Par ailleurs, le 25 mai 2016 ont été présentées par la Commission européenne une proposition de directive relative à certains aspects des contrats de fourniture de contenus numériques et un règlement visant à interdire le géoblocage et autres formes de discriminations en matière de commerce électronique fondées sur la nationalité ou le lieu de résidence. Ce règlement, s'il exclut les services audiovisuels, concerne la vente de biens culturels « physiques » et pourrait heurter les règles de territorialité du droit d'auteur. En outre, la proposition de directive mérite encore de voir certaines de ses dispositions précisées : la définition des contenus numériques doit viser les supports et non les oeuvres et la notion d'interopérabilité être requalifiée au profit de celle de compatibilité.

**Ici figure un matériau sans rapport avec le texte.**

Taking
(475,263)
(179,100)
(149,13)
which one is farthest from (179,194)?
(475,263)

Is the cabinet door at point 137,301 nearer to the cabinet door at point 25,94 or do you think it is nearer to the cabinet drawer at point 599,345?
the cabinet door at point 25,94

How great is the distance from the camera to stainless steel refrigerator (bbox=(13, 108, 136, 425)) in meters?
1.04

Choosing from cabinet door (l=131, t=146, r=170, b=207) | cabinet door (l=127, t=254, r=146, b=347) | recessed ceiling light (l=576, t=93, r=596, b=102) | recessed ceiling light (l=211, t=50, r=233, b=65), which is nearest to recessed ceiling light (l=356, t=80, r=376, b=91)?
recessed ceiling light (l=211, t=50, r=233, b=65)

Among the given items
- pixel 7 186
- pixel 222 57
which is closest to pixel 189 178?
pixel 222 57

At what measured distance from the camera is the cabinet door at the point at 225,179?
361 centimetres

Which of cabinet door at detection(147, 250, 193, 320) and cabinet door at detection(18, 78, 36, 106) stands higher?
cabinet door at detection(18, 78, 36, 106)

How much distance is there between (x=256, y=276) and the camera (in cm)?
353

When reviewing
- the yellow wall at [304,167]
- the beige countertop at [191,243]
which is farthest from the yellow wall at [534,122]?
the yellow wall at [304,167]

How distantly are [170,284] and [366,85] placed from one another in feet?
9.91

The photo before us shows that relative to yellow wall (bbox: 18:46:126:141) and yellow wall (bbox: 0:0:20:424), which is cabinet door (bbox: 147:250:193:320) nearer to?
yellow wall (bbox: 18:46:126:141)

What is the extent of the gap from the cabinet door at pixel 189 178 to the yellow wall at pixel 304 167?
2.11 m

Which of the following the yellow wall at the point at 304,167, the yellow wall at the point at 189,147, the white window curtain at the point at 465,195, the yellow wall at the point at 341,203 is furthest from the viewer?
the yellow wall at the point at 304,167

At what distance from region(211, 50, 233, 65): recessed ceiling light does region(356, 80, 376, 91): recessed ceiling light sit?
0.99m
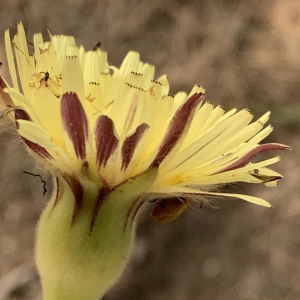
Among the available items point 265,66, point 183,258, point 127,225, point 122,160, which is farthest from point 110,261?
point 265,66

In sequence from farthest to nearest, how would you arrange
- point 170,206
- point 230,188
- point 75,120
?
point 230,188
point 170,206
point 75,120

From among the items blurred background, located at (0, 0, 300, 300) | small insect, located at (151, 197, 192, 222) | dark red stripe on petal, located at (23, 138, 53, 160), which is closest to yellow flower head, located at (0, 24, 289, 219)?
dark red stripe on petal, located at (23, 138, 53, 160)

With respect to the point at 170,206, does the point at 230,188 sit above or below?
above

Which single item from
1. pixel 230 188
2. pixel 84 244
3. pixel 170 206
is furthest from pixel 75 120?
pixel 230 188

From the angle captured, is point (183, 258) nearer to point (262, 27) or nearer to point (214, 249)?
point (214, 249)

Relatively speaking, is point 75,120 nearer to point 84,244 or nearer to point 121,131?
point 121,131

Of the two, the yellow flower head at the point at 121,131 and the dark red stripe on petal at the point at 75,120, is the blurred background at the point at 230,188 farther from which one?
the dark red stripe on petal at the point at 75,120
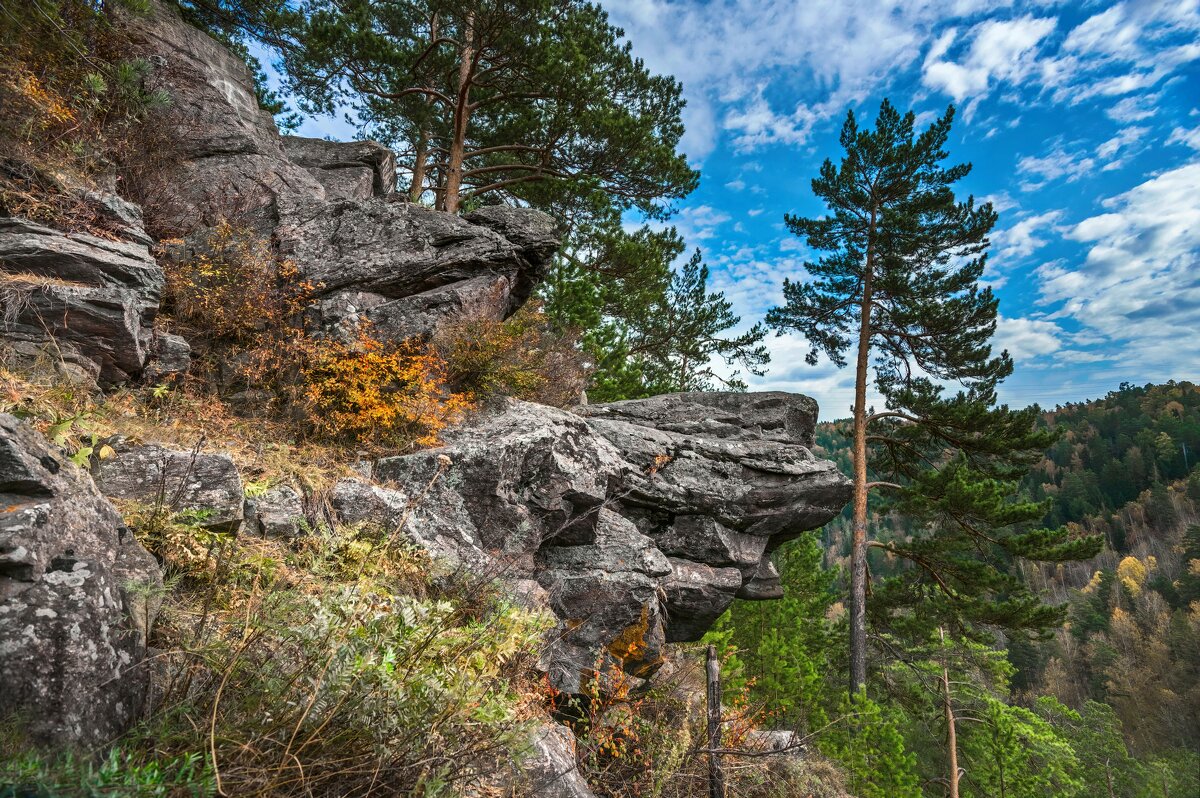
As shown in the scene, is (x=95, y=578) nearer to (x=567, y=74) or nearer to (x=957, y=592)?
(x=567, y=74)

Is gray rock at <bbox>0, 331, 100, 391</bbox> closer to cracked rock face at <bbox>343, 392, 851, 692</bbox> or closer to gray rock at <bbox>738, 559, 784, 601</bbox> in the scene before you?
cracked rock face at <bbox>343, 392, 851, 692</bbox>

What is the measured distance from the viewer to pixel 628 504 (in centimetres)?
911

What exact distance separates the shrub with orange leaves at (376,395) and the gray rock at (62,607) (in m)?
4.05

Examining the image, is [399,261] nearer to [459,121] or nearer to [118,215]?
[118,215]

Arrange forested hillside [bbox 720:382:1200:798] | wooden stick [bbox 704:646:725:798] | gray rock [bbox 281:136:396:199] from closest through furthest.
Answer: wooden stick [bbox 704:646:725:798] < gray rock [bbox 281:136:396:199] < forested hillside [bbox 720:382:1200:798]

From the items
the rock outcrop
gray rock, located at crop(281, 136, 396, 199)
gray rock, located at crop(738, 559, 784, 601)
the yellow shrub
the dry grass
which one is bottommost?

Enfin, un contentieux en cours auprès de la DG Concurrence pourrait contribuer à aggraver les conséquences du règlement « câble et satellite ». Il est reproché à la chaîne Sky UK et à plusieurs studios américains d'inclure dans leurs accords de licences des clauses d'exclusivité territoriales impliquant l'interdiction des ventes « passives ». La DG Concurrence pourrait prochainement remettre en cause les exclusivités territoriales accordées aux diffuseurs. Le système de financement des oeuvres, dont les diffuseurs constituent un rouage essentiel, pourrait s'en trouver gravement affaibli. Pire, la liberté contractuelle promise par le règlement « câble et satellite », seule limite à une remise en cause brutale du principe de la territorialité des droits, serait compromise.
Dans la mesure où la forme juridique choisie par la Commission est celle du règlement, qui n'offre aucune souplesse de transposition, il n'est guère d'autre solution que de supprimer l'article concerné.

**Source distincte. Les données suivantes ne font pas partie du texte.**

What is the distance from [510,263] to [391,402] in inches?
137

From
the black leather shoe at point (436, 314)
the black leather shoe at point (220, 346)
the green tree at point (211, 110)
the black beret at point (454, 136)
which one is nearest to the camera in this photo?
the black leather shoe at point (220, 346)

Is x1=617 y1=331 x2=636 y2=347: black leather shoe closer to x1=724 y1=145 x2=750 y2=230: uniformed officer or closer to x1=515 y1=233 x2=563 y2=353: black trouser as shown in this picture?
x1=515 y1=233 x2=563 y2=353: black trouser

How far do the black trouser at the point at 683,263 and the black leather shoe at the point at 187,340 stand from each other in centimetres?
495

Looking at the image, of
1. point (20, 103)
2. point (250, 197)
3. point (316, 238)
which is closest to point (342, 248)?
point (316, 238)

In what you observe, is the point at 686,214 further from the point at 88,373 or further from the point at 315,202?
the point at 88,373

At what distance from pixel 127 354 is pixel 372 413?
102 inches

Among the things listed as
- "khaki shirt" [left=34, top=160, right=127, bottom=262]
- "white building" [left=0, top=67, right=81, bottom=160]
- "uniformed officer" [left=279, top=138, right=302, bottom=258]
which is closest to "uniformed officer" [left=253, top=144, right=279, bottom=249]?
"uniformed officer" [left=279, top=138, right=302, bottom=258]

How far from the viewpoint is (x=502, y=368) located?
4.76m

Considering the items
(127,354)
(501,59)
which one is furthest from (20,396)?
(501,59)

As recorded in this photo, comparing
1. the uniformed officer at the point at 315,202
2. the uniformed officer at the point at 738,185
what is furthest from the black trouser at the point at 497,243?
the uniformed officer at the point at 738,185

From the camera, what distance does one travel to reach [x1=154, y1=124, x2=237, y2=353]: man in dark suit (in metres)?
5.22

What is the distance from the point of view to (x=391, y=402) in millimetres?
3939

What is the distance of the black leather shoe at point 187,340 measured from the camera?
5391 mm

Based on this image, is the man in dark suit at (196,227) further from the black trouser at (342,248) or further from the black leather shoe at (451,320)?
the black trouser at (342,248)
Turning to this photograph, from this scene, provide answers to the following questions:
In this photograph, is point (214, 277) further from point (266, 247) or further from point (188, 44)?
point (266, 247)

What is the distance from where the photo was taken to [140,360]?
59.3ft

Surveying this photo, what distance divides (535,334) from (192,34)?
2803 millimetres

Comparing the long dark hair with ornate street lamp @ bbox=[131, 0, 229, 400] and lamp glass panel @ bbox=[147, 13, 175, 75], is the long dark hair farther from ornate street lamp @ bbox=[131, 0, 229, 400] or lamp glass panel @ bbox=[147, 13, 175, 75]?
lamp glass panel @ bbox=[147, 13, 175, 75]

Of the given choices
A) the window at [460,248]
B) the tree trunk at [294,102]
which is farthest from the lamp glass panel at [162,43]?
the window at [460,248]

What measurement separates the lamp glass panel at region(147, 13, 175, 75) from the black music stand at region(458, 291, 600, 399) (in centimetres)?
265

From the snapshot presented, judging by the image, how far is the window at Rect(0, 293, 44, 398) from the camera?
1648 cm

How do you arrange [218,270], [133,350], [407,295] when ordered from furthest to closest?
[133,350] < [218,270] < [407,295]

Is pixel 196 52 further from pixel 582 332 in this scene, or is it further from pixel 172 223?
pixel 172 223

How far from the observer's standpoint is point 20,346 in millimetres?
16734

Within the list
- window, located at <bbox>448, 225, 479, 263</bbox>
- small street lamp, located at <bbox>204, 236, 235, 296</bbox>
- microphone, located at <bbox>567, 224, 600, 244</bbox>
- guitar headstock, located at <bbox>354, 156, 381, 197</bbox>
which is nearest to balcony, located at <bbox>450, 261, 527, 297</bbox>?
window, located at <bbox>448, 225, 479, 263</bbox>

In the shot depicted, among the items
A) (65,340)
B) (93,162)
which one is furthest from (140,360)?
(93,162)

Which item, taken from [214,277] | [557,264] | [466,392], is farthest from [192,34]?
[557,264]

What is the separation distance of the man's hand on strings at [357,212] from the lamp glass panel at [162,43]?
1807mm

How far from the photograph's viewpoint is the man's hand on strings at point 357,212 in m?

Grâce à une mobilisation forte des défenseurs du droit d'auteur, la réforme envisagée est finalement moins ambitieuse que ce qui était craint. Pour autant, les négociations, qui ont débuté au Parlement européen, demeurent cruciales pour que nul dispositif ne vienne affaiblir un système de financement déjà fragilisé. Les créateurs doivent se voir offrir une juste rémunération et une protection efficace, notamment contre le vol que constitue le piratage. Il en va de la défense de la diversité linguistique et culturelle et du rôle de la France en soutien des auteurs et des industries culturelles.
Dans cette perspective, les principes fixés par la commission des affaires européennes constituent un rappel utile et je vous proposerai d'adopter sans modification la proposition de résolution.